Re: We should add a "git gc --auto" after "git clone" due to commit graph
- Date: Wed, 3 Oct 2018 16:53:08 +0200
- From: SZEDER Gábor <szeder.dev@xxxxxxxxx>
- Subject: Re: We should add a "git gc --auto" after "git clone" due to commit graph
On Wed, Oct 03, 2018 at 04:22:12PM +0200, Ævar Arnfjörð Bjarmason wrote:
> On Wed, Oct 03 2018, SZEDER Gábor wrote:
> > On Wed, Oct 03, 2018 at 04:01:40PM +0200, Ævar Arnfjörð Bjarmason wrote:
> >> On Wed, Oct 03 2018, SZEDER Gábor wrote:
> >> > On Wed, Oct 03, 2018 at 03:23:57PM +0200, Ævar Arnfjörð Bjarmason wrote:
> >> >> Don't have time to patch this now, but thought I'd send a note / RFC
> >> >> about this.
> >> >>
> >> >> Now that we have the commit graph it's nice to be able to set
> >> >> e.g. core.commitGraph=true & gc.writeCommitGraph=true in ~/.gitconfig or
> >> >> /etc/gitconfig to apply them to all repos.
> >> >>
> >> >> But when I clone e.g. linux.git stuff like 'tag --contains' will be slow
> >> >> until whenever my first "gc" kicks in, which may be quite some time if
> >> >> I'm just using it passively.
> >> >>
> >> >> So we should make "git gc --auto" be run on clone,
> >> >
> >> > There is no garbage after 'git clone'...
> >> "git gc" is really "git gc-or-create-indexes" these days.
> > Because it happens to be convenient to create those indexes at
> > gc-time.
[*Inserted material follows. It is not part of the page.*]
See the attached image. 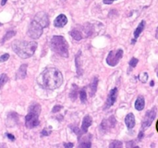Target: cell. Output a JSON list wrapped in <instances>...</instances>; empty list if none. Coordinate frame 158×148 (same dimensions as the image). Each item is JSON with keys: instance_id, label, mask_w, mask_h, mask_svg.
I'll list each match as a JSON object with an SVG mask.
<instances>
[{"instance_id": "obj_1", "label": "cell", "mask_w": 158, "mask_h": 148, "mask_svg": "<svg viewBox=\"0 0 158 148\" xmlns=\"http://www.w3.org/2000/svg\"><path fill=\"white\" fill-rule=\"evenodd\" d=\"M37 81L44 89L56 90L62 84L63 77L62 73L58 69L50 67L45 69L40 74Z\"/></svg>"}, {"instance_id": "obj_2", "label": "cell", "mask_w": 158, "mask_h": 148, "mask_svg": "<svg viewBox=\"0 0 158 148\" xmlns=\"http://www.w3.org/2000/svg\"><path fill=\"white\" fill-rule=\"evenodd\" d=\"M37 46V43L34 41L15 40L12 43V49L19 57L27 59L34 54Z\"/></svg>"}, {"instance_id": "obj_3", "label": "cell", "mask_w": 158, "mask_h": 148, "mask_svg": "<svg viewBox=\"0 0 158 148\" xmlns=\"http://www.w3.org/2000/svg\"><path fill=\"white\" fill-rule=\"evenodd\" d=\"M50 47L53 52L62 57H68L69 56V46L68 42L63 36L54 35L50 42Z\"/></svg>"}, {"instance_id": "obj_4", "label": "cell", "mask_w": 158, "mask_h": 148, "mask_svg": "<svg viewBox=\"0 0 158 148\" xmlns=\"http://www.w3.org/2000/svg\"><path fill=\"white\" fill-rule=\"evenodd\" d=\"M43 29L44 27L40 23H39L36 20L33 19L31 22V23L29 24V27H28L27 35L30 38L33 39V40L39 39L43 34Z\"/></svg>"}, {"instance_id": "obj_5", "label": "cell", "mask_w": 158, "mask_h": 148, "mask_svg": "<svg viewBox=\"0 0 158 148\" xmlns=\"http://www.w3.org/2000/svg\"><path fill=\"white\" fill-rule=\"evenodd\" d=\"M123 51L121 49L117 50H112L109 52L108 56L106 59V63L110 67H115L118 64L119 61L123 57Z\"/></svg>"}, {"instance_id": "obj_6", "label": "cell", "mask_w": 158, "mask_h": 148, "mask_svg": "<svg viewBox=\"0 0 158 148\" xmlns=\"http://www.w3.org/2000/svg\"><path fill=\"white\" fill-rule=\"evenodd\" d=\"M39 116H40V114L35 113V112L29 111V113L26 116V127L29 129H32V128L37 127L40 124Z\"/></svg>"}, {"instance_id": "obj_7", "label": "cell", "mask_w": 158, "mask_h": 148, "mask_svg": "<svg viewBox=\"0 0 158 148\" xmlns=\"http://www.w3.org/2000/svg\"><path fill=\"white\" fill-rule=\"evenodd\" d=\"M157 114V109L156 107H153L151 110H149L147 111L144 118L142 122V130H145L151 125L154 120L155 119Z\"/></svg>"}, {"instance_id": "obj_8", "label": "cell", "mask_w": 158, "mask_h": 148, "mask_svg": "<svg viewBox=\"0 0 158 148\" xmlns=\"http://www.w3.org/2000/svg\"><path fill=\"white\" fill-rule=\"evenodd\" d=\"M117 123V120L114 118L113 116H111L108 119H105L102 121L100 124V130L103 132H106L109 130H110L113 127H114Z\"/></svg>"}, {"instance_id": "obj_9", "label": "cell", "mask_w": 158, "mask_h": 148, "mask_svg": "<svg viewBox=\"0 0 158 148\" xmlns=\"http://www.w3.org/2000/svg\"><path fill=\"white\" fill-rule=\"evenodd\" d=\"M117 88H114L110 91L109 93V95L107 96V99H106V102L105 106H104V109H108L110 108V106H112L114 104L115 101L117 100Z\"/></svg>"}, {"instance_id": "obj_10", "label": "cell", "mask_w": 158, "mask_h": 148, "mask_svg": "<svg viewBox=\"0 0 158 148\" xmlns=\"http://www.w3.org/2000/svg\"><path fill=\"white\" fill-rule=\"evenodd\" d=\"M34 19L36 20L39 23H40L44 28L47 27L49 24H50L48 15L45 13H43V12H40V13L35 15V16L34 17Z\"/></svg>"}, {"instance_id": "obj_11", "label": "cell", "mask_w": 158, "mask_h": 148, "mask_svg": "<svg viewBox=\"0 0 158 148\" xmlns=\"http://www.w3.org/2000/svg\"><path fill=\"white\" fill-rule=\"evenodd\" d=\"M92 118L89 115H86L85 117H83V123H82V127L81 129H80V131H81V134H86L88 130V128H89L90 126L92 125Z\"/></svg>"}, {"instance_id": "obj_12", "label": "cell", "mask_w": 158, "mask_h": 148, "mask_svg": "<svg viewBox=\"0 0 158 148\" xmlns=\"http://www.w3.org/2000/svg\"><path fill=\"white\" fill-rule=\"evenodd\" d=\"M67 18L64 14L59 15L58 16L56 17L54 21V25L56 27L61 28L63 27L67 23Z\"/></svg>"}, {"instance_id": "obj_13", "label": "cell", "mask_w": 158, "mask_h": 148, "mask_svg": "<svg viewBox=\"0 0 158 148\" xmlns=\"http://www.w3.org/2000/svg\"><path fill=\"white\" fill-rule=\"evenodd\" d=\"M26 71H27V64L21 65L16 75V79H23L26 77Z\"/></svg>"}, {"instance_id": "obj_14", "label": "cell", "mask_w": 158, "mask_h": 148, "mask_svg": "<svg viewBox=\"0 0 158 148\" xmlns=\"http://www.w3.org/2000/svg\"><path fill=\"white\" fill-rule=\"evenodd\" d=\"M125 123L129 130H131L135 126V117L133 113H129L125 117Z\"/></svg>"}, {"instance_id": "obj_15", "label": "cell", "mask_w": 158, "mask_h": 148, "mask_svg": "<svg viewBox=\"0 0 158 148\" xmlns=\"http://www.w3.org/2000/svg\"><path fill=\"white\" fill-rule=\"evenodd\" d=\"M80 54H81V51H79L78 53L76 55L75 58V63L76 67H77V73L78 76H81L83 74V69L81 67V63H80Z\"/></svg>"}, {"instance_id": "obj_16", "label": "cell", "mask_w": 158, "mask_h": 148, "mask_svg": "<svg viewBox=\"0 0 158 148\" xmlns=\"http://www.w3.org/2000/svg\"><path fill=\"white\" fill-rule=\"evenodd\" d=\"M144 106H145V101H144V96H139L135 102V109L138 111H141L142 110H144Z\"/></svg>"}, {"instance_id": "obj_17", "label": "cell", "mask_w": 158, "mask_h": 148, "mask_svg": "<svg viewBox=\"0 0 158 148\" xmlns=\"http://www.w3.org/2000/svg\"><path fill=\"white\" fill-rule=\"evenodd\" d=\"M97 86H98V78L94 77V79L92 80V83L89 86V95L90 96H94L97 90Z\"/></svg>"}, {"instance_id": "obj_18", "label": "cell", "mask_w": 158, "mask_h": 148, "mask_svg": "<svg viewBox=\"0 0 158 148\" xmlns=\"http://www.w3.org/2000/svg\"><path fill=\"white\" fill-rule=\"evenodd\" d=\"M145 21H141L140 23H139V25H138V26L137 27V29L134 30V33H133V35H134V39H137L138 37H139L140 34L142 32H143V30H144V27H145Z\"/></svg>"}, {"instance_id": "obj_19", "label": "cell", "mask_w": 158, "mask_h": 148, "mask_svg": "<svg viewBox=\"0 0 158 148\" xmlns=\"http://www.w3.org/2000/svg\"><path fill=\"white\" fill-rule=\"evenodd\" d=\"M16 32L14 31V30H9V31L7 32L4 35V36L2 37V40H1V44H4L5 42L10 40L11 38L16 35Z\"/></svg>"}, {"instance_id": "obj_20", "label": "cell", "mask_w": 158, "mask_h": 148, "mask_svg": "<svg viewBox=\"0 0 158 148\" xmlns=\"http://www.w3.org/2000/svg\"><path fill=\"white\" fill-rule=\"evenodd\" d=\"M78 90H79L78 86L76 84H73L72 89L70 90V93H69V97L73 101H74L77 99V95H78Z\"/></svg>"}, {"instance_id": "obj_21", "label": "cell", "mask_w": 158, "mask_h": 148, "mask_svg": "<svg viewBox=\"0 0 158 148\" xmlns=\"http://www.w3.org/2000/svg\"><path fill=\"white\" fill-rule=\"evenodd\" d=\"M70 35L74 39L77 41H79V40H81L83 39V35L79 30H77V29H73L72 31L70 32Z\"/></svg>"}, {"instance_id": "obj_22", "label": "cell", "mask_w": 158, "mask_h": 148, "mask_svg": "<svg viewBox=\"0 0 158 148\" xmlns=\"http://www.w3.org/2000/svg\"><path fill=\"white\" fill-rule=\"evenodd\" d=\"M9 81V77L8 76L6 73H2L1 76H0V89H2L4 85L6 84L7 82Z\"/></svg>"}, {"instance_id": "obj_23", "label": "cell", "mask_w": 158, "mask_h": 148, "mask_svg": "<svg viewBox=\"0 0 158 148\" xmlns=\"http://www.w3.org/2000/svg\"><path fill=\"white\" fill-rule=\"evenodd\" d=\"M79 97H80V100H81L82 103H85L86 102V93L84 89H82L79 91Z\"/></svg>"}, {"instance_id": "obj_24", "label": "cell", "mask_w": 158, "mask_h": 148, "mask_svg": "<svg viewBox=\"0 0 158 148\" xmlns=\"http://www.w3.org/2000/svg\"><path fill=\"white\" fill-rule=\"evenodd\" d=\"M122 147H123V144H122L120 141H119V140H115V141L112 142V143L110 144V147L111 148H118Z\"/></svg>"}, {"instance_id": "obj_25", "label": "cell", "mask_w": 158, "mask_h": 148, "mask_svg": "<svg viewBox=\"0 0 158 148\" xmlns=\"http://www.w3.org/2000/svg\"><path fill=\"white\" fill-rule=\"evenodd\" d=\"M139 79L142 83H147L148 79V73H140L139 76Z\"/></svg>"}, {"instance_id": "obj_26", "label": "cell", "mask_w": 158, "mask_h": 148, "mask_svg": "<svg viewBox=\"0 0 158 148\" xmlns=\"http://www.w3.org/2000/svg\"><path fill=\"white\" fill-rule=\"evenodd\" d=\"M137 63H138V59L137 58H134V57L131 59L129 62V65L131 67H135L137 65Z\"/></svg>"}, {"instance_id": "obj_27", "label": "cell", "mask_w": 158, "mask_h": 148, "mask_svg": "<svg viewBox=\"0 0 158 148\" xmlns=\"http://www.w3.org/2000/svg\"><path fill=\"white\" fill-rule=\"evenodd\" d=\"M9 58V53H5V54L0 56V63H3L7 61Z\"/></svg>"}, {"instance_id": "obj_28", "label": "cell", "mask_w": 158, "mask_h": 148, "mask_svg": "<svg viewBox=\"0 0 158 148\" xmlns=\"http://www.w3.org/2000/svg\"><path fill=\"white\" fill-rule=\"evenodd\" d=\"M79 147H86V148H89L91 147V143L90 142H83L82 144H79Z\"/></svg>"}, {"instance_id": "obj_29", "label": "cell", "mask_w": 158, "mask_h": 148, "mask_svg": "<svg viewBox=\"0 0 158 148\" xmlns=\"http://www.w3.org/2000/svg\"><path fill=\"white\" fill-rule=\"evenodd\" d=\"M62 108V106H60V105H56V106L52 108V113H56V112H59L60 110Z\"/></svg>"}, {"instance_id": "obj_30", "label": "cell", "mask_w": 158, "mask_h": 148, "mask_svg": "<svg viewBox=\"0 0 158 148\" xmlns=\"http://www.w3.org/2000/svg\"><path fill=\"white\" fill-rule=\"evenodd\" d=\"M126 146H127V147H138V146H137V145L135 144V143H134L133 141L127 142V144H126Z\"/></svg>"}, {"instance_id": "obj_31", "label": "cell", "mask_w": 158, "mask_h": 148, "mask_svg": "<svg viewBox=\"0 0 158 148\" xmlns=\"http://www.w3.org/2000/svg\"><path fill=\"white\" fill-rule=\"evenodd\" d=\"M50 134H51V131L48 130L47 129H43V131L41 132L42 136H49Z\"/></svg>"}, {"instance_id": "obj_32", "label": "cell", "mask_w": 158, "mask_h": 148, "mask_svg": "<svg viewBox=\"0 0 158 148\" xmlns=\"http://www.w3.org/2000/svg\"><path fill=\"white\" fill-rule=\"evenodd\" d=\"M6 137L8 138L9 140H10L11 141H14V140H16V138H15V137L13 135V134H6Z\"/></svg>"}, {"instance_id": "obj_33", "label": "cell", "mask_w": 158, "mask_h": 148, "mask_svg": "<svg viewBox=\"0 0 158 148\" xmlns=\"http://www.w3.org/2000/svg\"><path fill=\"white\" fill-rule=\"evenodd\" d=\"M63 146H64V147L66 148H71L74 146V144H73V143H67V144H63Z\"/></svg>"}, {"instance_id": "obj_34", "label": "cell", "mask_w": 158, "mask_h": 148, "mask_svg": "<svg viewBox=\"0 0 158 148\" xmlns=\"http://www.w3.org/2000/svg\"><path fill=\"white\" fill-rule=\"evenodd\" d=\"M114 1H116V0H103V3L106 5H110L112 4Z\"/></svg>"}, {"instance_id": "obj_35", "label": "cell", "mask_w": 158, "mask_h": 148, "mask_svg": "<svg viewBox=\"0 0 158 148\" xmlns=\"http://www.w3.org/2000/svg\"><path fill=\"white\" fill-rule=\"evenodd\" d=\"M143 137H144V132L140 131L139 133V135H138V140H140L141 139H143Z\"/></svg>"}, {"instance_id": "obj_36", "label": "cell", "mask_w": 158, "mask_h": 148, "mask_svg": "<svg viewBox=\"0 0 158 148\" xmlns=\"http://www.w3.org/2000/svg\"><path fill=\"white\" fill-rule=\"evenodd\" d=\"M6 2L7 0H2V1H1V5H2V6H5Z\"/></svg>"}, {"instance_id": "obj_37", "label": "cell", "mask_w": 158, "mask_h": 148, "mask_svg": "<svg viewBox=\"0 0 158 148\" xmlns=\"http://www.w3.org/2000/svg\"><path fill=\"white\" fill-rule=\"evenodd\" d=\"M150 86H154V80H151V81H150Z\"/></svg>"}, {"instance_id": "obj_38", "label": "cell", "mask_w": 158, "mask_h": 148, "mask_svg": "<svg viewBox=\"0 0 158 148\" xmlns=\"http://www.w3.org/2000/svg\"><path fill=\"white\" fill-rule=\"evenodd\" d=\"M156 38L158 40V26H157V30H156Z\"/></svg>"}, {"instance_id": "obj_39", "label": "cell", "mask_w": 158, "mask_h": 148, "mask_svg": "<svg viewBox=\"0 0 158 148\" xmlns=\"http://www.w3.org/2000/svg\"><path fill=\"white\" fill-rule=\"evenodd\" d=\"M157 77H158V70H157Z\"/></svg>"}, {"instance_id": "obj_40", "label": "cell", "mask_w": 158, "mask_h": 148, "mask_svg": "<svg viewBox=\"0 0 158 148\" xmlns=\"http://www.w3.org/2000/svg\"><path fill=\"white\" fill-rule=\"evenodd\" d=\"M157 128H158V124H157Z\"/></svg>"}]
</instances>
But that should not be an excuse to run gc when by
> > definition no gc is needed.
> Ah, I thought you just had an objection to the "gc" name being used for
> non-gc stuff,
But you thought right, I do have an objection against that. 'git gc'
should, well, collect garbage. Any non-gc stuff is already violating
separation of concerns.
> but if you mean we shouldn't do a giant repack right after
> clone I agree.
And, I also mean that since 'git clone' knows that there can't
possibly be any garbage in the first place, then it shouldn't call 'gc
--auto' at all. However, since it also knows that there is a lot of
new stuff, then it should create a commit-graph if enabled.
> I meant that "gc --auto" would learn to do a subset of
> its work, instead of the current "I have work to do, let's do all of
> pack-refs/repack/commit-graph etc.".
> So we wouldn't be spending 5 minutes repacking linux.git right after
> cloning it, just ~10s generating the commit graph, and the same would
> happen if you rm'd .git/objects/info/commit-graph and ran "git commit",
> which would kick of "gc --auto" in the background and do the same thing.